At this junction, a political point on commentary around the US economy is worth making. Many analysts believe that the US president's chances of a second four-year term will tank if the American economy tanks. Just as Donald Trump polarises political analysts, he has had a similarly polarising effect on economic analysts.
Those who support him tend stress the American economy's strengths and downplay its risks and weaknesses. Those who don't like him do the opposite, and one has to wonder if some of those who dread a second Trump term believe that a US recession over the next 12 months might be a price worth paying to avoid another four years of demagogic harangues and policy being made on the hoof.
As of right now, the US economy looks as if its decade-long run of recession-free growth will continue.
Ireland is into its seventh year of uninterrupted expansion and the underlying economy is solid in most regards. Continued strong economic growth has been remarkable given the headwinds.
The performance of the export side of the economy in the first half of 2019 has been even more remarkable than that of the domestic economy. Exports of goods and services both grew in double digits despite the aforementioned slowdown in most markets. Every indication points to foreign investment still coming in quantity.
Brexit uncertainty could have been expected to dampen activity among consumers and businesses. Both groups tell confidence surveyors that they feel wary. Consumer may be feeling nervous, but the figures show they continue to increase their spending. Unusually, the feelings and actions of consumers have decoupled.
That is less the case among companies. Business caution is more evident in the data on investment.
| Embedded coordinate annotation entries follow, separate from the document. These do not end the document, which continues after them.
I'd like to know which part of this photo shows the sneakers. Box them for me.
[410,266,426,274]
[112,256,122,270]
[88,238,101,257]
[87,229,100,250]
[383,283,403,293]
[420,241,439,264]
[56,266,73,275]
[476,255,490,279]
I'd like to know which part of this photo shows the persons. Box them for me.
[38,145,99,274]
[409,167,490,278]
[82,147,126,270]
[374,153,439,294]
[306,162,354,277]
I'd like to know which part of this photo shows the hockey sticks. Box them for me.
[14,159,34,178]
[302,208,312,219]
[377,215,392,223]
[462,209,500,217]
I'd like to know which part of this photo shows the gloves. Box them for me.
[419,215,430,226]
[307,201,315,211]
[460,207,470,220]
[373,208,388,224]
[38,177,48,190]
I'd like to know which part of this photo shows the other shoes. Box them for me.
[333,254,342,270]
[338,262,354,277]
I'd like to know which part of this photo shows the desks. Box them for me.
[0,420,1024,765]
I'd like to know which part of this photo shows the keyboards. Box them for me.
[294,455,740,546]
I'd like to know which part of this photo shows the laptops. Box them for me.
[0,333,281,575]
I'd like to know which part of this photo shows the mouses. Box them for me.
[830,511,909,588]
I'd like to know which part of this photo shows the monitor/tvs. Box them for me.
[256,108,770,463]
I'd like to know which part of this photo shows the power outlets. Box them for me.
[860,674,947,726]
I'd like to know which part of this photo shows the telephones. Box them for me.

Spending on plant, machinery, offices, hardware and software has stopped growing over the past year or so. One of the few discernible negative effects of Brexit uncertainty has been on business investment.
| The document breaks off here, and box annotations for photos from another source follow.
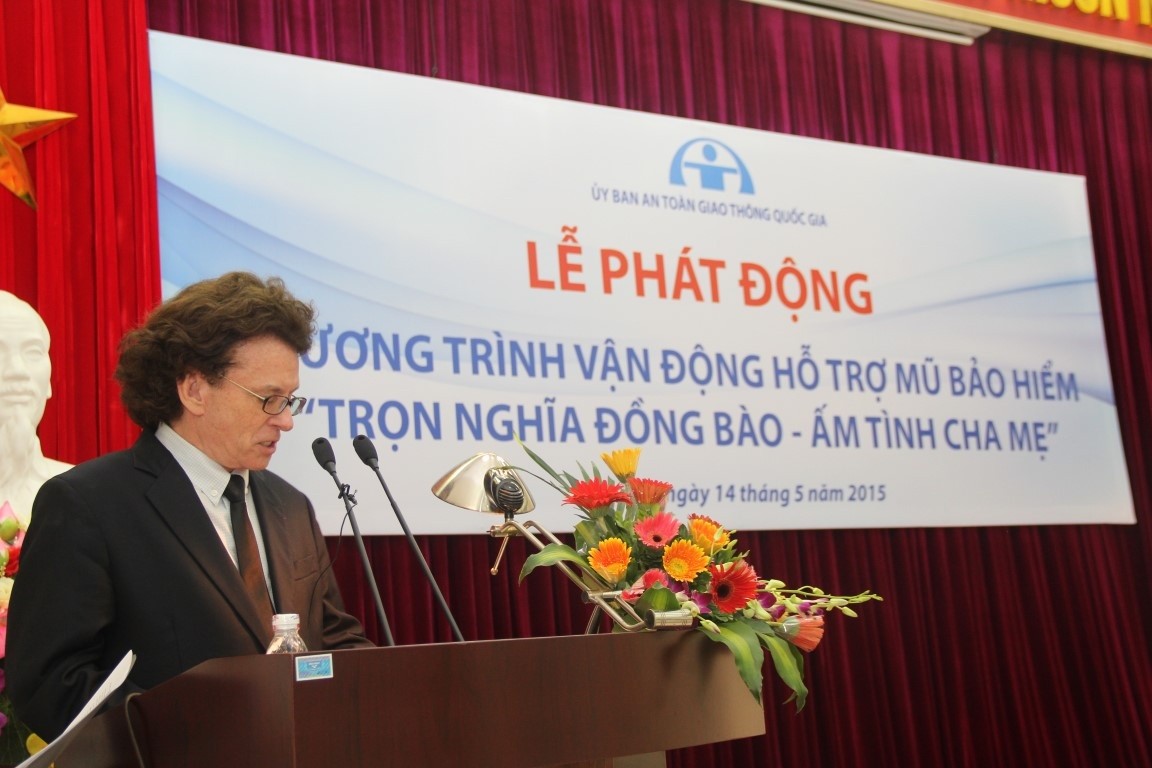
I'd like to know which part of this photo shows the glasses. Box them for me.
[215,374,308,417]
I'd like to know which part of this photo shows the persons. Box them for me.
[0,289,75,531]
[4,270,377,743]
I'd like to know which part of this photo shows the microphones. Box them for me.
[312,436,397,648]
[353,434,465,641]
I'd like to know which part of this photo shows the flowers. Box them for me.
[501,429,887,718]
Last week's figures on the public finances reflected the continued overall momentum in the economy. In September, cash going into the Government's coffers surged compared to the same month last year. As has been the pattern in recent times, companies are handing over more tax on their seemingly ever-growing profits. Corporation tax is the gift that keeps giving.
All the other main sources of government revenue - income tax, social insurance contributions and VAT, in that order - clocked growth of 6-8pc in the first nine months of the year compared to the same period in 2018.
The extra cash in September, and over the other eight months of 2019, makes the arithmetic underpinning Budget 2020 more favourable.
The Government's decision to assume growth will come to a halt next year as a result of Brexit is prudent. Making a no-deal Brexit the basis upon which the Government's Budget projections are based is also politically canny. It helps dampen expectations among interest groups while allowing everyone blame the dastardly Boris Johnson.
But other Government projections appear less prudent and less plausible, most notably the expectation that the public finances will only dip a little into the red if the economy comes to a halt. A more plausible scenario is the opening up of a bigger deficit in the Government's finances. This could quickly bring Ireland into the debt danger zone.
Irish public debt remains among the highest in the world by most meaningful metrics. Nor has there been any progress in paying down that debt. On the contrary, whether measured in gross or net terms, the pile of Government debt has actually increased over the past couple of years.
Last week the public finances watchdog rightly okayed the Government's economic (as opposed to its budgetary) projections. But the Irish Fiscal Advisory Council also rightly included this important and ominous coda: "Although the Department of Finance has taken on board the impacts of a disorderly Brexit in its forecasts, the potential impacts from such a scenario could be more severe, especially in the short run."
This is as true for the public finances as it is for the economy.